Bradley has a solo show opening this week at the Whyte Museum of the Canadian Rockies and later this summer, will be represented at Canada House Gallery.

“That’s been a goal of mine since 1997,” she said of both recent successes. “My first one was to have my own solo show at the Whyte and then after that I wanted to show at Canada House because it has been such a huge presence in Banff and Western Canada and it seemed to fit that since I was born here and grew up here I should be represented by them here.

“It’s a very prestigious gallery and I’m really happy with the way Barb and Eric (Pelham) continue to grow the gallery and who they are as people.

“I’m very excited. I feel as if I’m really walking into my future right now and it is really exciting.”

W.J. Bradley: Seasons, Art Show and Sale, opens in the Swiss Guides Room Friday (June 27) with a reception from 6:30-8:30 p.m.

It’s a fitting time for Bradley to take this big step forward, as her work is also showing a new direction and maturity with an exploration of abstraction.

“There’s a sense of abstraction that is happening too that is very cool. It’s a step away from the representational, but its not so far away that I’m losing touch with that,” she said.

Bradley described it as natural progression that comes with a new chapter in her life.

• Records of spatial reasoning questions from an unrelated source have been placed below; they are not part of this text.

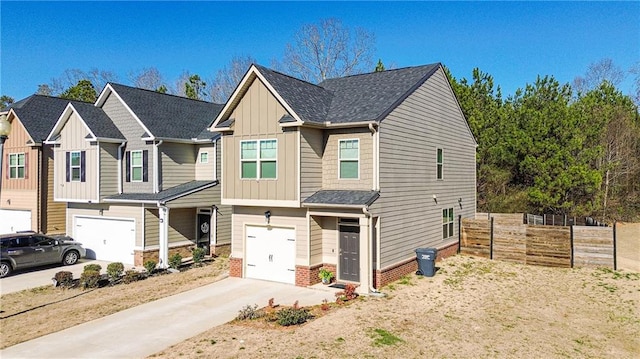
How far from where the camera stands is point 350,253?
51.8ft

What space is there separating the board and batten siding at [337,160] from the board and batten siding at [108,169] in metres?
11.9

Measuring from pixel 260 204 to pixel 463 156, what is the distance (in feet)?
40.0

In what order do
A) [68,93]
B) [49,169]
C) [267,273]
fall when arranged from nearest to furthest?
[267,273], [49,169], [68,93]

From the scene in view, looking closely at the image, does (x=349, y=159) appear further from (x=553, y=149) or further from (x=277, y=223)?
(x=553, y=149)

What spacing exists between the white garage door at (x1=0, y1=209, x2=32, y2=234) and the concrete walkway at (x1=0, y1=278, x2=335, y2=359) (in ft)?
53.3

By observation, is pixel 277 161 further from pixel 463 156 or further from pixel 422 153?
pixel 463 156

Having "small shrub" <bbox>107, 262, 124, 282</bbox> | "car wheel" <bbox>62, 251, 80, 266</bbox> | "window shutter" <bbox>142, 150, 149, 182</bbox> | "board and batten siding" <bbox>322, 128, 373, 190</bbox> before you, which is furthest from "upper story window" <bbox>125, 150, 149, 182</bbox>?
"board and batten siding" <bbox>322, 128, 373, 190</bbox>

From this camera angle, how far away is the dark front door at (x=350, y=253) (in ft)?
51.4

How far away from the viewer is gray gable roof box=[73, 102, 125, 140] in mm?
21452

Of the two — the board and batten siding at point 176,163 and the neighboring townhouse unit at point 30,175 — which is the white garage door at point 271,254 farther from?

She’s at a point in her career as a landscape painter that her skills, techniques and knowledge are more refined than they were 10, or even five years ago.

But perhaps most importantly, Bradley is a grandmother now and that has had a subtle, but important effect on her work.

“A big piece of that when I became a grandmother twice in one year even in preparation for that event happening, what you think about, what you’re introspective about, what you value in your life shifts just a little bit and that is where I think it is from and it is going to be reflected in the work, it can’t not,” she said.

Her paintings are still very much hers, especially down to the glaze that give her work depth and a remarkable reflective quality in the water and sky.

Bradley’s show will be the last art show and sale presented in the Swiss Guides Room before the Whyte Museum transitions that space into a founders’ gallery where the work of Peter and Catharine Whyte will be presented and celebrated.

“I’m so grateful to have this show at the Whyte,” Bradley said. “I’m the last artist in this format, so I definitely want to express my gratitude and gratitude on behalf of all the artists who have been part of this particular program of shows that they have done over the last few years because it is incredible important to us in the community to have that exposure and to have that calibre, there’s a credibility with showing at the Whyte Museum and it opens doors tremendously for us as artists here in the Bow Valley and it can’t be understated how valuable it has been to us.”